Берешь одну книгу — и залюбовываешься… Берешь другую книгу и залюбовываешься. Как у Левитана — смотришь один пейзаж и восхищаешься, смотришь другой пейзаж и восхищаешься… Оба, и Левитан, и Гершензон, умели схватить как-то самый воздух России…
Замечательно, что на пейзажах Левитана… пейзаж всегда — без человека. Вот «Весенняя проталинка», ну — завязло бы там колесо. Обыкновенное русское колесо обыкновенного русского мужика в обыкновенной русской грязи. Почему нет? Самая обыкновенная русская история. «Прелестная проталинка», — и ругательски ругается среди нее мужик, что «тут-то и утоп». — «Ах… в три погибели ее согни»…Как же это передать, как не несколько обезобразив «Проталинку»?..
Я думаю — стремнин и крупных людей по той же причине не берет и Гершензон… Да если в этом «разбираться», то выйдет «испачканный надписями забор», а не «Пропилеи» в афинском стиле.

→ Условия задания
1 – Приведите повторно часть фрагмента о Левитане и Гершензоне: всё, начиная со слов «Я думаю — стремнин» и вниз до слов «в афинском стиле.».
2 – Напишите продолжение фрагмента о Левитане и Гершензоне, начав сразу после его последнего предложения.

→ Записанные данные
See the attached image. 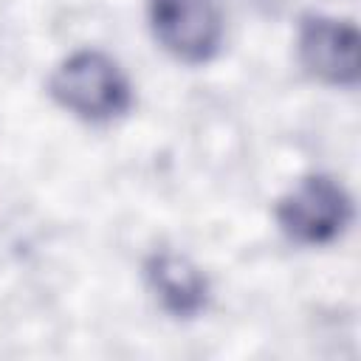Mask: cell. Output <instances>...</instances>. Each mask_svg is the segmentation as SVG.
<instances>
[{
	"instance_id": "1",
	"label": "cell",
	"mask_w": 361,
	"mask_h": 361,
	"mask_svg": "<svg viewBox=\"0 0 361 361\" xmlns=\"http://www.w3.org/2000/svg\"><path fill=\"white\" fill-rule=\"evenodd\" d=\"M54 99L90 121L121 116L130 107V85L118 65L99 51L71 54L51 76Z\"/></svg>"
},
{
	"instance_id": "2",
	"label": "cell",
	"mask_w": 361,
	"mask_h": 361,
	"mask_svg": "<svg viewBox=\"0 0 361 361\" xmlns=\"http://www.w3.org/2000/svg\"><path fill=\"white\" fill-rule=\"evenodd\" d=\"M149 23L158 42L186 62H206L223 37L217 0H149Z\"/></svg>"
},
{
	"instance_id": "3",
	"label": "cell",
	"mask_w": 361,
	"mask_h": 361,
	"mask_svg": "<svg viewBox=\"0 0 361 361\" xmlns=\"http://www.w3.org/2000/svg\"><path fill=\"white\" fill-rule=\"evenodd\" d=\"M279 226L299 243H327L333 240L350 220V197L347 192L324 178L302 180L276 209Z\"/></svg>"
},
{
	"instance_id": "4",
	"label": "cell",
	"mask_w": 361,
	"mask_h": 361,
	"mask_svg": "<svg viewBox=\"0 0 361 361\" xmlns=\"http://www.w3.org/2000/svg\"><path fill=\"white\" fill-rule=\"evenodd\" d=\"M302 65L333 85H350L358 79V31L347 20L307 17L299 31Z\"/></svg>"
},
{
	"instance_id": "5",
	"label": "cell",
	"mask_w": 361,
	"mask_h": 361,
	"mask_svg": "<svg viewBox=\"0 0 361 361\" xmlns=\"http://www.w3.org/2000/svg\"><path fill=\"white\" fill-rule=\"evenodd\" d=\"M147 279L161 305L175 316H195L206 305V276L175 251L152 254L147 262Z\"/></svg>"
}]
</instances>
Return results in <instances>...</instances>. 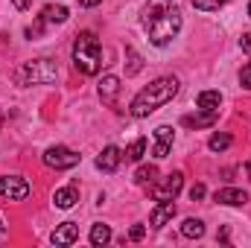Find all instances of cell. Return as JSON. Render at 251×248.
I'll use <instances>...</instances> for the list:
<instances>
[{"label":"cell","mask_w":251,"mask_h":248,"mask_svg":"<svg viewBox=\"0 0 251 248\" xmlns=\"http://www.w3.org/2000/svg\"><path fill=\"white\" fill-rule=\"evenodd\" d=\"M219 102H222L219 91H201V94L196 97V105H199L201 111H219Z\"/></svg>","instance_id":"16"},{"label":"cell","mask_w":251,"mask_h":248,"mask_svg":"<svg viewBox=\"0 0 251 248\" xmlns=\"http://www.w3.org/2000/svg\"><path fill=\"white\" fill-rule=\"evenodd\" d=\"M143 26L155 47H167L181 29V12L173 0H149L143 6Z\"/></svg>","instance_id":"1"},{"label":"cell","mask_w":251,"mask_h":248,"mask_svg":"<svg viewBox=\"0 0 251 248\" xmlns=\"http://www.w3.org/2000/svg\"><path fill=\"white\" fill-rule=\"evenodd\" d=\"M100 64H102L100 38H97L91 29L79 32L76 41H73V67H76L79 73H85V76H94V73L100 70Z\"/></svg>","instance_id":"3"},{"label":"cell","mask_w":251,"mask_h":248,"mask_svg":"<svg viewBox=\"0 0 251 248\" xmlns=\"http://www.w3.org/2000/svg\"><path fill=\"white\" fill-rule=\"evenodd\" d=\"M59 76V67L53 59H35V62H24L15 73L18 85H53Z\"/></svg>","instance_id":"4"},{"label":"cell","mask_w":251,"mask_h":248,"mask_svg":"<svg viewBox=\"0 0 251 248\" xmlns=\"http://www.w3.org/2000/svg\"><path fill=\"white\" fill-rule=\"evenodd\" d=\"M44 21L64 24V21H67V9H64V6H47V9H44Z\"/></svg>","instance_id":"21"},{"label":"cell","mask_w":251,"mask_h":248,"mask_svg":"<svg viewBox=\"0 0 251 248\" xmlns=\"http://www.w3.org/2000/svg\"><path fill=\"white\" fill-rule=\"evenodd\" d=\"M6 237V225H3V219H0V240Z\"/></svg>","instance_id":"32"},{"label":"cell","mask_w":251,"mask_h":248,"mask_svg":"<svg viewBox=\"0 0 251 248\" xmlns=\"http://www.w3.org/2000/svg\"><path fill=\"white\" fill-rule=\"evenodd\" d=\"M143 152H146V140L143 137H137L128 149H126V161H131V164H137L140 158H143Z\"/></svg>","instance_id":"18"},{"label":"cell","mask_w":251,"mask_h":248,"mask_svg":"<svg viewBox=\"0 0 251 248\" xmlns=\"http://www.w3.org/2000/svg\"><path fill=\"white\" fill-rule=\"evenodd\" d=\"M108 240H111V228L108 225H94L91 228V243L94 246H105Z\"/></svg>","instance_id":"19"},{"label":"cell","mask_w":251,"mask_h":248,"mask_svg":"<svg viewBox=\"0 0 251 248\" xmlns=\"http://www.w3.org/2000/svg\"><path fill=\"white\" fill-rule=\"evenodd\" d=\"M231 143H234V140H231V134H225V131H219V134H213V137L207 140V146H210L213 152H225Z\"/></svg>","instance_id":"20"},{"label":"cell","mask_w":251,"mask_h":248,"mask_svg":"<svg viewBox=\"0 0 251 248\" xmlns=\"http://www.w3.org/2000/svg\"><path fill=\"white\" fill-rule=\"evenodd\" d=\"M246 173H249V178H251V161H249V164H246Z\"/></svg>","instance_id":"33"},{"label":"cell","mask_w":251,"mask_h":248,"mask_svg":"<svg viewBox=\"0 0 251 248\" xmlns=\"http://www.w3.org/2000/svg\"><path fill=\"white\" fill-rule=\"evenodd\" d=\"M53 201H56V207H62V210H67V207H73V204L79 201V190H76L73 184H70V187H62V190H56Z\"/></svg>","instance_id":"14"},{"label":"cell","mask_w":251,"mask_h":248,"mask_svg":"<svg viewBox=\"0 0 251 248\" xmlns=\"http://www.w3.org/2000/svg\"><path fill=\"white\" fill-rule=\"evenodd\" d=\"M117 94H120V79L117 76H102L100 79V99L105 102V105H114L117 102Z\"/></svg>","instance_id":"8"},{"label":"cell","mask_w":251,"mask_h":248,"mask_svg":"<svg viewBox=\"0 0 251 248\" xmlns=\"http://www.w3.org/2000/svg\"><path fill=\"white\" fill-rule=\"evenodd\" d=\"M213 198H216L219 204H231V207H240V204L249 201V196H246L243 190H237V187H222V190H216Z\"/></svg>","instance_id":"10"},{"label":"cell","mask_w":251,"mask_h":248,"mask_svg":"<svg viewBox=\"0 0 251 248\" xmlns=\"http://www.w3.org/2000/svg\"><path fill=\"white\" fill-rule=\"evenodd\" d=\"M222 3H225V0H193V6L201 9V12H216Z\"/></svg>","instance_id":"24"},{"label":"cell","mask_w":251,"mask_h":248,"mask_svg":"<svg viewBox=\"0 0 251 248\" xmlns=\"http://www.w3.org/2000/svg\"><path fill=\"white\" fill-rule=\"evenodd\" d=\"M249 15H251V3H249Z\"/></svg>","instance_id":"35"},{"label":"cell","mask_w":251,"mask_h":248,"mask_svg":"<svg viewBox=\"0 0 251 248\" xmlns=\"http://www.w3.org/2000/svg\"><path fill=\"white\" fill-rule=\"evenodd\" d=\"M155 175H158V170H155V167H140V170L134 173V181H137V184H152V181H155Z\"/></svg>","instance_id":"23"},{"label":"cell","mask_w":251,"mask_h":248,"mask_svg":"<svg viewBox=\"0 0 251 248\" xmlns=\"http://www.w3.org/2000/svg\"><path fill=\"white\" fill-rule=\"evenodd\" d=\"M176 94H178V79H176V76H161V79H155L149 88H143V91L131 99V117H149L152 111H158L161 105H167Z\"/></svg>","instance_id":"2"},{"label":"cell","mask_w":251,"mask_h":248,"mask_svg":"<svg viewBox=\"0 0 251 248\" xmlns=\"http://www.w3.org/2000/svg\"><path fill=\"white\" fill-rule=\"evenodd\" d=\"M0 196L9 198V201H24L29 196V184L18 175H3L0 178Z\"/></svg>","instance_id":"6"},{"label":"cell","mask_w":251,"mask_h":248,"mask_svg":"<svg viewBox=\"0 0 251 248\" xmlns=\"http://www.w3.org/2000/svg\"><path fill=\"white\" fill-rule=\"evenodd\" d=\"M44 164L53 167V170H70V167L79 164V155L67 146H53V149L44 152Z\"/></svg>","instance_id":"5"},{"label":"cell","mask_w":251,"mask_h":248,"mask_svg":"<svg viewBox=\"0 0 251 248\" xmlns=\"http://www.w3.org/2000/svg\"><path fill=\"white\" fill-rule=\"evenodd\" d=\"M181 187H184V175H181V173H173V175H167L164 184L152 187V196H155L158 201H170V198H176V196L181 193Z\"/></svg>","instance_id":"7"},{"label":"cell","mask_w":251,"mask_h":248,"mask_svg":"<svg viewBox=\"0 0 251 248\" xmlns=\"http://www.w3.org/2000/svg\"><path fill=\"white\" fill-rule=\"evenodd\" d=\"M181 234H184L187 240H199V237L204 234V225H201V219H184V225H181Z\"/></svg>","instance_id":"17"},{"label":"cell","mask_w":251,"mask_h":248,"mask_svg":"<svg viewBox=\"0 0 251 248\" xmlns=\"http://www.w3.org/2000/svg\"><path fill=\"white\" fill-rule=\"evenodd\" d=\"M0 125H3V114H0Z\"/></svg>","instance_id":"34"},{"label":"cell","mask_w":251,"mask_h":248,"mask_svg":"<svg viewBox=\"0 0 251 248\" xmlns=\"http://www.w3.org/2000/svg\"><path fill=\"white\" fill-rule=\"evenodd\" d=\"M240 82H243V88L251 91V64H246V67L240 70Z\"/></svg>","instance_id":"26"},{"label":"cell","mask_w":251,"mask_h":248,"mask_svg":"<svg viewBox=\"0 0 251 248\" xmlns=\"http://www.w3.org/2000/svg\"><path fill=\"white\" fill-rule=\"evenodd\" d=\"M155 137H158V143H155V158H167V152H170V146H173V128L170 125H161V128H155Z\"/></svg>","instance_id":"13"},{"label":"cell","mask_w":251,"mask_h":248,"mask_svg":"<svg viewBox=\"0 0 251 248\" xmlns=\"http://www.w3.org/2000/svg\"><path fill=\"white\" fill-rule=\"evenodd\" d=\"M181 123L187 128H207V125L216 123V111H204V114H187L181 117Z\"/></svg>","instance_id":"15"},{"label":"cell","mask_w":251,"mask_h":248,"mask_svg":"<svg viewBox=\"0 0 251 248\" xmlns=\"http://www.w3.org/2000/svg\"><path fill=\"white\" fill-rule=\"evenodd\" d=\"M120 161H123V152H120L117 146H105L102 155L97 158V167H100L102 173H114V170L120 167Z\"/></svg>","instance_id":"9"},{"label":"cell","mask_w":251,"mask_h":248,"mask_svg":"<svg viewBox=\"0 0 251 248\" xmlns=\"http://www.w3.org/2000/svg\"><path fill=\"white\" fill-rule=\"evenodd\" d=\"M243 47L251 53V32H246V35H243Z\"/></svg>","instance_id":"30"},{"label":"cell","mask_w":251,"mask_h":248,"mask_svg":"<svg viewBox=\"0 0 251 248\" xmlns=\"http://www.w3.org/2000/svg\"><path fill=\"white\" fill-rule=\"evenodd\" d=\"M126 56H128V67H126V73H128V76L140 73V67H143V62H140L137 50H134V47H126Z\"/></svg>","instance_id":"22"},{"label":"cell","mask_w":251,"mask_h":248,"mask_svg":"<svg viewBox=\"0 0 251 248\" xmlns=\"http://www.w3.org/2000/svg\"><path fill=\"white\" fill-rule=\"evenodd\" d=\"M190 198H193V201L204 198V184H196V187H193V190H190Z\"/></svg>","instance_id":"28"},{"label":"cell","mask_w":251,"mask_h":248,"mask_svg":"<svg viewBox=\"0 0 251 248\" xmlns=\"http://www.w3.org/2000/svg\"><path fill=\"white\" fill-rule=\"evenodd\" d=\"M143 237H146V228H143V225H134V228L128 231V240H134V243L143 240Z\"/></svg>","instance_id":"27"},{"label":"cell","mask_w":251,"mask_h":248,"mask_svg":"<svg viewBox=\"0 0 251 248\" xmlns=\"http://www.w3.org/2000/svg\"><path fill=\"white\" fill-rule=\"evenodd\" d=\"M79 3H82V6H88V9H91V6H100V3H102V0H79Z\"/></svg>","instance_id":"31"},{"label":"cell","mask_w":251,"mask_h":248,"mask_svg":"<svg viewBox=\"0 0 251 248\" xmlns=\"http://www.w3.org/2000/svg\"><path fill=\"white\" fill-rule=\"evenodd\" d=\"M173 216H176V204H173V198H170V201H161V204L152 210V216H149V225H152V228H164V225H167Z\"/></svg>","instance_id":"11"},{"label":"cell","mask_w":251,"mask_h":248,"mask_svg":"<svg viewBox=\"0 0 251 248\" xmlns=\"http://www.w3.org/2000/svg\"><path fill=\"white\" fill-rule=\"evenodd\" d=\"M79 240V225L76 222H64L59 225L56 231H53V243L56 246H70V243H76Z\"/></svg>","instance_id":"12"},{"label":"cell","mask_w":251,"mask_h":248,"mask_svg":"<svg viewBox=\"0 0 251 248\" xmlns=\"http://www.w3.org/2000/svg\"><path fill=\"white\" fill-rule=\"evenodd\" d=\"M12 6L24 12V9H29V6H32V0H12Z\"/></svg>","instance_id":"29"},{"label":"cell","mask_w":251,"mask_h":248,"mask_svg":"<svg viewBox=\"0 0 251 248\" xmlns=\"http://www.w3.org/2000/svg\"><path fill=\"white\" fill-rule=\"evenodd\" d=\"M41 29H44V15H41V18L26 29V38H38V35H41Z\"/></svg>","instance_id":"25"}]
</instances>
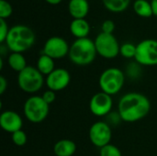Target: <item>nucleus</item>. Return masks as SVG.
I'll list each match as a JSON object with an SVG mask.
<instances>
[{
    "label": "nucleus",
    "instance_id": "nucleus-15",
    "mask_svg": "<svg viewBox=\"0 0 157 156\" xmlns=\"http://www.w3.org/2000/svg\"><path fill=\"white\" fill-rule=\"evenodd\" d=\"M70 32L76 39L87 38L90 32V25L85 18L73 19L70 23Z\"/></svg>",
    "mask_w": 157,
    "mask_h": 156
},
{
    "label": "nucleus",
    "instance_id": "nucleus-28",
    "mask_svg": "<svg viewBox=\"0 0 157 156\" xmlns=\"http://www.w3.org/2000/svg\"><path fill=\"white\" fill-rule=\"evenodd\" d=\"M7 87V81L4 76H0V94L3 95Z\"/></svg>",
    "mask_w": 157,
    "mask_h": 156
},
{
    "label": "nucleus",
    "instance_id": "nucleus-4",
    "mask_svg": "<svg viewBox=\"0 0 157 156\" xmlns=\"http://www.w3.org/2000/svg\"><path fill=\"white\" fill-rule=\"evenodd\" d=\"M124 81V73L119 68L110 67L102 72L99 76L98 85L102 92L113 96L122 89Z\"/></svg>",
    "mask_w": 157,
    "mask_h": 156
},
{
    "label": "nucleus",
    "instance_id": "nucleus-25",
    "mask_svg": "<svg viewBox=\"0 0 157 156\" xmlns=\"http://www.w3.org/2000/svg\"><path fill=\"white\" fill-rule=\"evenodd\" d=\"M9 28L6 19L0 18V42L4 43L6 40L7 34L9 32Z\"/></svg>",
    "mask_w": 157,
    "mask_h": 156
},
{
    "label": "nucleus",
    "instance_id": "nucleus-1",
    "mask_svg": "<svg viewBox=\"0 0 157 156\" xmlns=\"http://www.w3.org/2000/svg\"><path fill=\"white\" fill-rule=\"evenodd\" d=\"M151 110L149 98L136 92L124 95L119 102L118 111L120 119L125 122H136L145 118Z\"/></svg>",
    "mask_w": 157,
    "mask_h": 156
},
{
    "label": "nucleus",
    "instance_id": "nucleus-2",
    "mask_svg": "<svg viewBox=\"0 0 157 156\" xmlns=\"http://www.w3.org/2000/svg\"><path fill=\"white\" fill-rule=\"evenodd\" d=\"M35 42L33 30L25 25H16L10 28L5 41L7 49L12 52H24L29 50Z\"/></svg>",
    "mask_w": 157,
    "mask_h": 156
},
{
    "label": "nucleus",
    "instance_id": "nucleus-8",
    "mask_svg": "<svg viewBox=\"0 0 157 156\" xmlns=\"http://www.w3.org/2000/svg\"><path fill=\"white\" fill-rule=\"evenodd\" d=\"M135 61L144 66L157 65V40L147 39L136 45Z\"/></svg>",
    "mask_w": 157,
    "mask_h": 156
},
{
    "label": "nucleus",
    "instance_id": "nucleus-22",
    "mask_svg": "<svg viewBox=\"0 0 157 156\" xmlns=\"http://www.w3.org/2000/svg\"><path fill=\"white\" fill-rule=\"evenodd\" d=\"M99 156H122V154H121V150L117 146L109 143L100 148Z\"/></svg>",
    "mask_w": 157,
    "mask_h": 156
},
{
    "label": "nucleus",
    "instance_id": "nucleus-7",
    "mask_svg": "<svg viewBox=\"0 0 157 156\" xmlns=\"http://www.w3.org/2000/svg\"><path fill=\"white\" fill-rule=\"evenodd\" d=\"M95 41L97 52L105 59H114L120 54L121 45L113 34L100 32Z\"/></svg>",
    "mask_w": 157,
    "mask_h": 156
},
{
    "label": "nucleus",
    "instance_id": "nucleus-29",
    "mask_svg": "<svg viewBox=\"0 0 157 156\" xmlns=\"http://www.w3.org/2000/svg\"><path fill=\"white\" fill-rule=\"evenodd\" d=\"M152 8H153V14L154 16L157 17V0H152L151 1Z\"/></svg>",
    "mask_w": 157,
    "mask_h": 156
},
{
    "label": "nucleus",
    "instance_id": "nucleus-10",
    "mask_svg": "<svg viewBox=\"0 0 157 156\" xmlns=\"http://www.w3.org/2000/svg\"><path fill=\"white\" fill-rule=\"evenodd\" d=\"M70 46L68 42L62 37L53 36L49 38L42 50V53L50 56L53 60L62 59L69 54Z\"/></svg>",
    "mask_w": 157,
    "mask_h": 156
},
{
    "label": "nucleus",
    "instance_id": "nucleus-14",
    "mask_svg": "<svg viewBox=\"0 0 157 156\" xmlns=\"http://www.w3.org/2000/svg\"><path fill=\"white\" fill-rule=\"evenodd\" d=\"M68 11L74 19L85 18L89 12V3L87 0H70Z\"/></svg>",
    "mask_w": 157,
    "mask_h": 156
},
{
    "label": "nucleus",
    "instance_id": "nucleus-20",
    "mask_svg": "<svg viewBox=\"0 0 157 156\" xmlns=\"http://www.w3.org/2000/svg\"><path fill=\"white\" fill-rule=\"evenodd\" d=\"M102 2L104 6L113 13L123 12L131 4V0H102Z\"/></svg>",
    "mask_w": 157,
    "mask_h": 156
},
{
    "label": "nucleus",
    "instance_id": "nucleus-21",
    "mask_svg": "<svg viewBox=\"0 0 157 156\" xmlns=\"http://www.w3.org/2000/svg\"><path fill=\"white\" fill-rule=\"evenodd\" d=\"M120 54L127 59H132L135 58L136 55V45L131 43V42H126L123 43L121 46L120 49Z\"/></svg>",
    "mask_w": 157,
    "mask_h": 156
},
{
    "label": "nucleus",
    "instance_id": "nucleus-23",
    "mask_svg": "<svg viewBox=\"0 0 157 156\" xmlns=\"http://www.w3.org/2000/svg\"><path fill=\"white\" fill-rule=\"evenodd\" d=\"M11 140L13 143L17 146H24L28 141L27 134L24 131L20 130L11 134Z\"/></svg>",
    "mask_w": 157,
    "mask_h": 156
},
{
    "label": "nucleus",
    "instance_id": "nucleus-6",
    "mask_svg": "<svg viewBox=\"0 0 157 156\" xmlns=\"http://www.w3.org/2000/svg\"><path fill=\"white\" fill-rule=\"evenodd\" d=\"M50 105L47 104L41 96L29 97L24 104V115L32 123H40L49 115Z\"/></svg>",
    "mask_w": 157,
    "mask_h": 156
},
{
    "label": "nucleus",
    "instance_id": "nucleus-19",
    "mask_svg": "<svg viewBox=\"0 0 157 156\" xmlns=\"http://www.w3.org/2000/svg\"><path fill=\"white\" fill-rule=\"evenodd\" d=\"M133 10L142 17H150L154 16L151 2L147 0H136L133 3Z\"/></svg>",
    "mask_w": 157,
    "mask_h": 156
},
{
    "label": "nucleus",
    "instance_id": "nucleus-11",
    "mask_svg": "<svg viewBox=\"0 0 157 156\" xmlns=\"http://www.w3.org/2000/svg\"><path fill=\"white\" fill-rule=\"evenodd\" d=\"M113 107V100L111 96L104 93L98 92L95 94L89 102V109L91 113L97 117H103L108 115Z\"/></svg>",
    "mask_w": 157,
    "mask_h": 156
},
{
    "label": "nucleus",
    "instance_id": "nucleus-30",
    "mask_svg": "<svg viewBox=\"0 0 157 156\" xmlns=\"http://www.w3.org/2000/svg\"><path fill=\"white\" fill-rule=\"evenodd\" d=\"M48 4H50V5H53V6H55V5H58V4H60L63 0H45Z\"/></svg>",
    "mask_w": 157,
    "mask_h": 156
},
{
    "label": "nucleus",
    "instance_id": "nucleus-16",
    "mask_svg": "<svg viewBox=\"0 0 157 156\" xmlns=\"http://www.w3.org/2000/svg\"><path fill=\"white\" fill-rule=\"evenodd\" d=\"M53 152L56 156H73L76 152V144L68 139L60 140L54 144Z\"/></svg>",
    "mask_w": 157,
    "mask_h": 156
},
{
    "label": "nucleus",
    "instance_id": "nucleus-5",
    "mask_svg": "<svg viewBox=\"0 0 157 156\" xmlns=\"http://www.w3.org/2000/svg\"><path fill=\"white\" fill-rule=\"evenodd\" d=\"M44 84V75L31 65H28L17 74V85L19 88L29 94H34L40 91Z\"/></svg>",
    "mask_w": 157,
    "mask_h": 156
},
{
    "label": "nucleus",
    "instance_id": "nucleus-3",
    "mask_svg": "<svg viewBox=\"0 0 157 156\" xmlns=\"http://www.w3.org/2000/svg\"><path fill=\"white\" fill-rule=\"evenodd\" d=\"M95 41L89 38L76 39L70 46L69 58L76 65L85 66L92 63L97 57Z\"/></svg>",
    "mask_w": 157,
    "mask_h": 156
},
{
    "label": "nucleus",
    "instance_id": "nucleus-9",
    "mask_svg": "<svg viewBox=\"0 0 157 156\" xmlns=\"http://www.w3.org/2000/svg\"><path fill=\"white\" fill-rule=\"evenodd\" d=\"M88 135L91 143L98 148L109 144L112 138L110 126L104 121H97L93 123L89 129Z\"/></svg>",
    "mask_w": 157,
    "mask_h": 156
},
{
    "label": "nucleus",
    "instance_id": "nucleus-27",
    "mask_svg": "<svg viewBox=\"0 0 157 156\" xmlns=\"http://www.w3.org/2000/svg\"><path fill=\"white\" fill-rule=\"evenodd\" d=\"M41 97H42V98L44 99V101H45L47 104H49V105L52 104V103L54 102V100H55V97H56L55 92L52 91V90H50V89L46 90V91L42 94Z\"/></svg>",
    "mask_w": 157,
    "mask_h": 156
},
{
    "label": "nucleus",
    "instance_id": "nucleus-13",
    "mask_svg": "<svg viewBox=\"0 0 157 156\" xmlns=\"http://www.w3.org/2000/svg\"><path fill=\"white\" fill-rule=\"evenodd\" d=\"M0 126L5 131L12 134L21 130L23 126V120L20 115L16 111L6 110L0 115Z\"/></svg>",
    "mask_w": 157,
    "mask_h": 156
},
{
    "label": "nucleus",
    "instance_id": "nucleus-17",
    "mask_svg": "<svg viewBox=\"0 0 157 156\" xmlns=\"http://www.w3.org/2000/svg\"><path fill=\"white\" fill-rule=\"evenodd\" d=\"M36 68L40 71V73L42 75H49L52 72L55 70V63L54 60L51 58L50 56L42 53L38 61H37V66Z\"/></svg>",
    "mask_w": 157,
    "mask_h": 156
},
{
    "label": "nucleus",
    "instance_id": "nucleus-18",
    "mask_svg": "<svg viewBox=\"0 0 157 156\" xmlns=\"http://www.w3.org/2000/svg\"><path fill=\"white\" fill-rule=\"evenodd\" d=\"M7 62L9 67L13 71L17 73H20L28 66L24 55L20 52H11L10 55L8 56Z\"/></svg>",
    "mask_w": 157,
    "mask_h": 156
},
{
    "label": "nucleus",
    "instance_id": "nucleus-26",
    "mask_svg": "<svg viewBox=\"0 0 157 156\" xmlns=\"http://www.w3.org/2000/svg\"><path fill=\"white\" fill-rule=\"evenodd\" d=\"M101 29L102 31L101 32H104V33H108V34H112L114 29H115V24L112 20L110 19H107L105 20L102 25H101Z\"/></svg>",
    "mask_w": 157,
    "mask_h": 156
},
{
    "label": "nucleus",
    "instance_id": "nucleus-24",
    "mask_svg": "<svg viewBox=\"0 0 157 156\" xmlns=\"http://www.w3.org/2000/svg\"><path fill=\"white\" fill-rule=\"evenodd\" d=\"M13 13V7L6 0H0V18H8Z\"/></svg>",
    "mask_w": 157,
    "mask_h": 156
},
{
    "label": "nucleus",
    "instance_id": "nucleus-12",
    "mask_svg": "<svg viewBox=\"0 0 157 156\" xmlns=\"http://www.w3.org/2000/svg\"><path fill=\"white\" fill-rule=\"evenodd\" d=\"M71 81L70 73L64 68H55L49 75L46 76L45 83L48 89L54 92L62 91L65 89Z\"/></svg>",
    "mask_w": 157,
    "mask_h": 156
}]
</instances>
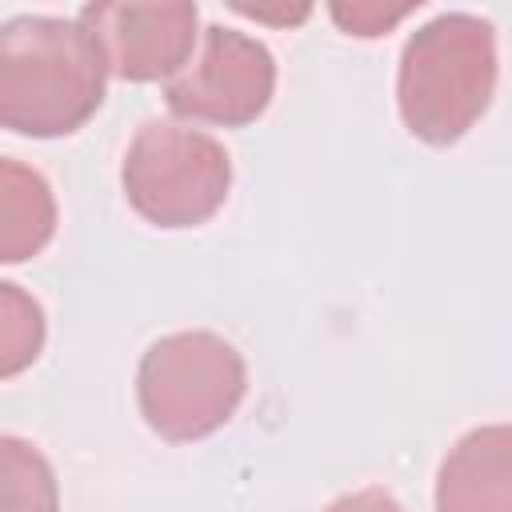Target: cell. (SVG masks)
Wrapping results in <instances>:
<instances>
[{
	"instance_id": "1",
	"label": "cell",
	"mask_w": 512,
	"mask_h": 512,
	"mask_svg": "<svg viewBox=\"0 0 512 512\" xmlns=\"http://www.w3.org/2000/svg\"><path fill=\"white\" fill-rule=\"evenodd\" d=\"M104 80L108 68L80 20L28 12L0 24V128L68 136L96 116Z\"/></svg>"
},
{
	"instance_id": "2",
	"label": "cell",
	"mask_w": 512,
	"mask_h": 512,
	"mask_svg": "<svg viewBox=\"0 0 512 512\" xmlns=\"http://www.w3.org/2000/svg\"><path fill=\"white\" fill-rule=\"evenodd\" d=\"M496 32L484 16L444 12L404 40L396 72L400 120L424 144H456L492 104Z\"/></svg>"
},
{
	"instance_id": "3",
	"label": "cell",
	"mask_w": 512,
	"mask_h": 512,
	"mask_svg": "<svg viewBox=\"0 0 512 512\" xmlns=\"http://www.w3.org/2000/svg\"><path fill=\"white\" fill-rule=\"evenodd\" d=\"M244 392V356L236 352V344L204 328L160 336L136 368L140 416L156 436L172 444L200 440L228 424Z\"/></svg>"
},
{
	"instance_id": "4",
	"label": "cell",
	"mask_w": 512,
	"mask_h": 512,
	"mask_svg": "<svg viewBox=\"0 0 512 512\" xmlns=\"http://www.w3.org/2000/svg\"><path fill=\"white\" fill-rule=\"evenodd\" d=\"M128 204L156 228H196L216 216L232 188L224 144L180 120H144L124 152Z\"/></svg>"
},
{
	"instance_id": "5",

→ Ответы по заданиям
1 –
Я думаю — стремнин и крупных людей по той же причине не берет и Гершензон… Да если в этом «разбираться», то выйдет «испачканный надписями забор», а не «Пропилеи» в афинском стиле.

2 –
Вдруг «сивухой запахло». В литературе-то? Литература должна быть благоуханна…
Отдав дань восхищения и живописцу, и историку русской литературы, Розанов сперва, как бы непроизвольно, сбивается на несколько иронический тон. И вдруг эта легкая, едва заметная ирония взрывается нескрываемым сарказмом:
…Русская «суть»? — Ах, она мучительна. Ах, она страшна… Оба они, пейзажист и историк, взяли «Власа» вот собирающим копеечки на блюдо для построения «Церкви Божьей». Благочестивый вид и благообразное занятие. Но была история «до этого». И вот на эту историю оба накинули покров.
Отчего как-то и заключаешь, что Русь не «кровная» им, не «больная сердцу». Ибо»родное»-то сердце всю утробушку раскопает. И все «на свет Божий вытащит», да и мало еще — расплачется и даже в слезах самого историка или ландшафиста «кондрашка хватит».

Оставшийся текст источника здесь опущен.